═════ The data

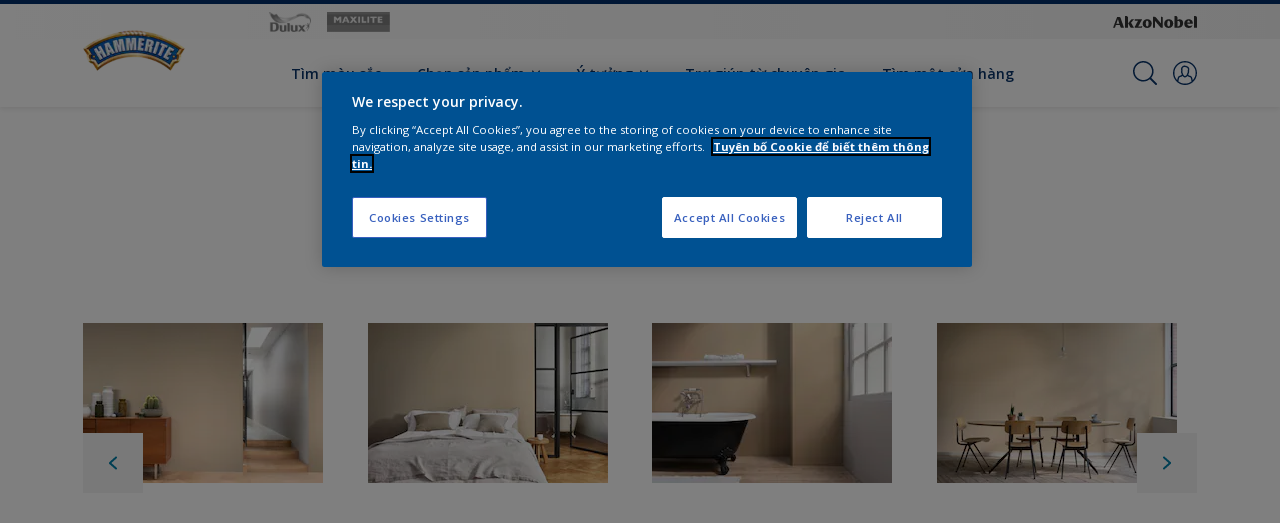

--- FILE ---
content_type: application/javascript; charset=UTF-8
request_url: https://dev.visualwebsiteoptimizer.com/dcdn/settings.js?a=393216&settings_type=4&ts=1770041003&dt=spider&cc=US
body_size: 888
content:
try{window.VWO = window.VWO || [];  window.VWO.data = window.VWO.data || {}; window.VWO.sTs = 1770041003;(function(){var VWOOmniTemp={};window.VWOOmni=window.VWOOmni||{};for(var key in VWOOmniTemp)Object.prototype.hasOwnProperty.call(VWOOmniTemp,key)&&(window.VWOOmni[key]=VWOOmniTemp[key]);;})();(function(){window.VWO=window.VWO||[];var pollInterval=100;var _vis_data={};var intervalObj={};var analyticsTimerObj={};var experimentListObj={};window.VWO.push(["onVariationApplied",function(data){if(!data){return}var expId=data[1],variationId=data[2];if(expId&&variationId&&["VISUAL_AB","VISUAL","SPLIT_URL"].indexOf(window._vwo_exp[expId].type)>-1){}}])})();window.VWO.opaLibPath=window.VWO.opaLibPath||'https://dev.visualwebsiteoptimizer.com/cdn/analysis/4.0/opa-f3939d8113e2dbb91e13f1dcc96b9c02br.js';_vwo_opa_cb = 'f3939d8113e2dbb91e13f1dcc96b9c02';window._vwo_pa = window._vwo_pa || {}; window._vwo_pa.sId = '9483E9549554B076';window.VWO.push(['updateSettings',{"19":[{"pc_traffic":100,"isEventMigrated":true,"combs":{"1":1},"isSpaRevertFeatureEnabled":false,"ep":1759854226000,"clickmap":0,"version":1,"multiple_domains":0,"ibe":0,"goals":{"4":{"pUrl":"","pExcludeUrl":"","type":"REVENUE_TRACKING","excludeUrl":"","urlRegex":"^https\\:\\\/\\\/flexa\\.nl\\\/nl\\\/store\\\/checkout\\\/delivery\\\/?(?:[\\?#].*)?$"}},"exclude_url":"","ss":null,"segment_code":"true","globalCode":{},"status":"RUNNING","name":"New Goal","urlRegex":"^https\\:\\\/\\\/flexa\\.nl\\\/?(?:[\\?#].*)?$","type":"TRACK","sections":{"1":{"path":"","variations":{}}},"comb_n":{"1":"Website"},"manual":false}],"20":[{"pc_traffic":100,"isEventMigrated":true,"combs":{"1":1},"isSpaRevertFeatureEnabled":false,"ep":1759854535000,"clickmap":0,"version":1,"multiple_domains":0,"ibe":0,"goals":{"5":{"pUrl":"","pExcludeUrl":"","type":"SEPARATE_PAGE","excludeUrl":"","urlRegex":"^.*request\\-sample\\\/?(?:[\\?#].*)?$"}},"exclude_url":"","ss":null,"segment_code":"true","globalCode":{},"status":"RUNNING","name":"Interpon Brand Site Sample Request","urlRegex":"^https\\:\\\/\\\/interpon\\.com\\\/?(?:[\\?#].*)?$","type":"TRACK","sections":{"1":{"path":"","variations":{}}},"comb_n":{"1":"Website"},"manual":false}],"21":[{"pc_traffic":100,"isEventMigrated":true,"combs":{"1":1},"isSpaRevertFeatureEnabled":false,"ep":1759854671000,"clickmap":0,"version":2,"multiple_domains":0,"ibe":0,"goals":{"1":{"type":"ENGAGEMENT","excludeUrl":"","urlRegex":"^.*$"}},"exclude_url":"","ss":null,"main":true,"segment_code":"true","globalCode":{},"status":"RUNNING","name":"Heatmap","urlRegex":"^.*$","type":"ANALYZE_HEATMAP","sections":{"1":{"path":"","variations":{"1":""}}},"comb_n":{"1":"website"},"manual":false},"window._vwo_pa=window._vwo_pa || {};"],"26":[{"pc_traffic":100,"isEventMigrated":true,"combs":{"1":1},"isSpaRevertFeatureEnabled":false,"ep":1759855179000,"clickmap":0,"version":2,"multiple_domains":0,"ibe":0,"goals":{"1":{"type":"ENGAGEMENT","excludeUrl":"","urlRegex":"^.*$"}},"exclude_url":"","ss":null,"main":false,"segment_code":"true","globalCode":{},"status":"RUNNING","name":"DP Flexa NL COTY26","urlRegex":"^https\\:\\\/\\\/flexa\\.nl\\\/nl\\\/flexa\\-kleurfamilie\\-van\\-2026\\\/?(?:[\\?#].*)?$","type":"ANALYZE_HEATMAP","sections":{"1":{"path":"","variations":{"1":""}}},"comb_n":{"1":"website"},"manual":false},"window._vwo_pa=window._vwo_pa || {};"],"30":[{"pc_traffic":100,"isEventMigrated":true,"combs":{"1":1},"isSpaRevertFeatureEnabled":false,"ep":1759856999000,"clickmap":0,"version":2,"multiple_domains":0,"ibe":0,"goals":{"1":{"type":"ENGAGEMENT","excludeUrl":"","urlRegex":"^.*$"}},"exclude_url":"","ss":null,"main":false,"segment_code":"true","globalCode":{},"status":"RUNNING","name":"MPY INT MARINE Propelling you forward","urlRegex":"^https\\:\\\/\\\/international\\-marine\\.com\\\/en\\\/in\\-focus\\\/propelling\\-you\\-forward\\\/?(?:[\\?#].*)?$","type":"ANALYZE_HEATMAP","sections":{"1":{"path":"","variations":{"1":""}}},"comb_n":{"1":"website"},"manual":false},"window._vwo_pa=window._vwo_pa || {};"]},{}, '4']);}catch(e){_vwo_code.finish(); _vwo_code.removeLoaderAndOverlay && _vwo_code.removeLoaderAndOverlay(); var vwo_e=new Image;vwo_e.src="https://dev.visualwebsiteoptimizer.com/e.gif?a=393216&s=settings.js&e="+encodeURIComponent(e && e.message && e.message.substring(0,1000))+"&url"+encodeURIComponent(window.location.href)}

══════════

→ **Activity**: Write out each entry exactly as given, but skip the pictures.

→ **Expected output**:
--- FILE ---
content_type: application/javascript; charset=UTF-8
request_url: https://dev.visualwebsiteoptimizer.com/dcdn/settings.js?a=393216&settings_type=4&ts=1770041003&dt=spider&cc=US
body_size: 888
content:
try{window.VWO = window.VWO || [];  window.VWO.data = window.VWO.data || {}; window.VWO.sTs = 1770041003;(function(){var VWOOmniTemp={};window.VWOOmni=window.VWOOmni||{};for(var key in VWOOmniTemp)Object.prototype.hasOwnProperty.call(VWOOmniTemp,key)&&(window.VWOOmni[key]=VWOOmniTemp[key]);;})();(function(){window.VWO=window.VWO||[];var pollInterval=100;var _vis_data={};var intervalObj={};var analyticsTimerObj={};var experimentListObj={};window.VWO.push(["onVariationApplied",function(data){if(!data){return}var expId=data[1],variationId=data[2];if(expId&&variationId&&["VISUAL_AB","VISUAL","SPLIT_URL"].indexOf(window._vwo_exp[expId].type)>-1){}}])})();window.VWO.opaLibPath=window.VWO.opaLibPath||'https://dev.visualwebsiteoptimizer.com/cdn/analysis/4.0/opa-f3939d8113e2dbb91e13f1dcc96b9c02br.js';_vwo_opa_cb = 'f3939d8113e2dbb91e13f1dcc96b9c02';window._vwo_pa = window._vwo_pa || {}; window._vwo_pa.sId = '9483E9549554B076';window.VWO.push(['updateSettings',{"19":[{"pc_traffic":100,"isEventMigrated":true,"combs":{"1":1},"isSpaRevertFeatureEnabled":false,"ep":1759854226000,"clickmap":0,"version":1,"multiple_domains":0,"ibe":0,"goals":{"4":{"pUrl":"","pExcludeUrl":"","type":"REVENUE_TRACKING","excludeUrl":"","urlRegex":"^https\\:\\\/\\\/flexa\\.nl\\\/nl\\\/store\\\/checkout\\\/delivery\\\/?(?:[\\?#].*)?$"}},"exclude_url":"","ss":null,"segment_code":"true","globalCode":{},"status":"RUNNING","name":"New Goal","urlRegex":"^https\\:\\\/\\\/flexa\\.nl\\\/?(?:[\\?#].*)?$","type":"TRACK","sections":{"1":{"path":"","variations":{}}},"comb_n":{"1":"Website"},"manual":false}],"20":[{"pc_traffic":100,"isEventMigrated":true,"combs":{"1":1},"isSpaRevertFeatureEnabled":false,"ep":1759854535000,"clickmap":0,"version":1,"multiple_domains":0,"ibe":0,"goals":{"5":{"pUrl":"","pExcludeUrl":"","type":"SEPARATE_PAGE","excludeUrl":"","urlRegex":"^.*request\\-sample\\\/?(?:[\\?#].*)?$"}},"exclude_url":"","ss":null,"segment_code":"true","globalCode":{},"status":"RUNNING","name":"Interpon Brand Site Sample Request","urlRegex":"^https\\:\\\/\\\/interpon\\.com\\\/?(?:[\\?#].*)?$","type":"TRACK","sections":{"1":{"path":"","variations":{}}},"comb_n":{"1":"Website"},"manual":false}],"21":[{"pc_traffic":100,"isEventMigrated":true,"combs":{"1":1},"isSpaRevertFeatureEnabled":false,"ep":1759854671000,"clickmap":0,"version":2,"multiple_domains":0,"ibe":0,"goals":{"1":{"type":"ENGAGEMENT","excludeUrl":"","urlRegex":"^.*$"}},"exclude_url":"","ss":null,"main":true,"segment_code":"true","globalCode":{},"status":"RUNNING","name":"Heatmap","urlRegex":"^.*$","type":"ANALYZE_HEATMAP","sections":{"1":{"path":"","variations":{"1":""}}},"comb_n":{"1":"website"},"manual":false},"window._vwo_pa=window._vwo_pa || {};"],"26":[{"pc_traffic":100,"isEventMigrated":true,"combs":{"1":1},"isSpaRevertFeatureEnabled":false,"ep":1759855179000,"clickmap":0,"version":2,"multiple_domains":0,"ibe":0,"goals":{"1":{"type":"ENGAGEMENT","excludeUrl":"","urlRegex":"^.*$"}},"exclude_url":"","ss":null,"main":false,"segment_code":"true","globalCode":{},"status":"RUNNING","name":"DP Flexa NL COTY26","urlRegex":"^https\\:\\\/\\\/flexa\\.nl\\\/nl\\\/flexa\\-kleurfamilie\\-van\\-2026\\\/?(?:[\\?#].*)?$","type":"ANALYZE_HEATMAP","sections":{"1":{"path":"","variations":{"1":""}}},"comb_n":{"1":"website"},"manual":false},"window._vwo_pa=window._vwo_pa || {};"],"30":[{"pc_traffic":100,"isEventMigrated":true,"combs":{"1":1},"isSpaRevertFeatureEnabled":false,"ep":1759856999000,"clickmap":0,"version":2,"multiple_domains":0,"ibe":0,"goals":{"1":{"type":"ENGAGEMENT","excludeUrl":"","urlRegex":"^.*$"}},"exclude_url":"","ss":null,"main":false,"segment_code":"true","globalCode":{},"status":"RUNNING","name":"MPY INT MARINE Propelling you forward","urlRegex":"^https\\:\\\/\\\/international\\-marine\\.com\\\/en\\\/in\\-focus\\\/propelling\\-you\\-forward\\\/?(?:[\\?#].*)?$","type":"ANALYZE_HEATMAP","sections":{"1":{"path":"","variations":{"1":""}}},"comb_n":{"1":"website"},"manual":false},"window._vwo_pa=window._vwo_pa || {};"]},{}, '4']);}catch(e){_vwo_code.finish(); _vwo_code.removeLoaderAndOverlay && _vwo_code.removeLoaderAndOverlay(); var vwo_e=new Image;vwo_e.src="https://dev.visualwebsiteoptimizer.com/e.gif?a=393216&s=settings.js&e="+encodeURIComponent(e && e.message && e.message.substring(0,1000))+"&url"+encodeURIComponent(window.location.href)}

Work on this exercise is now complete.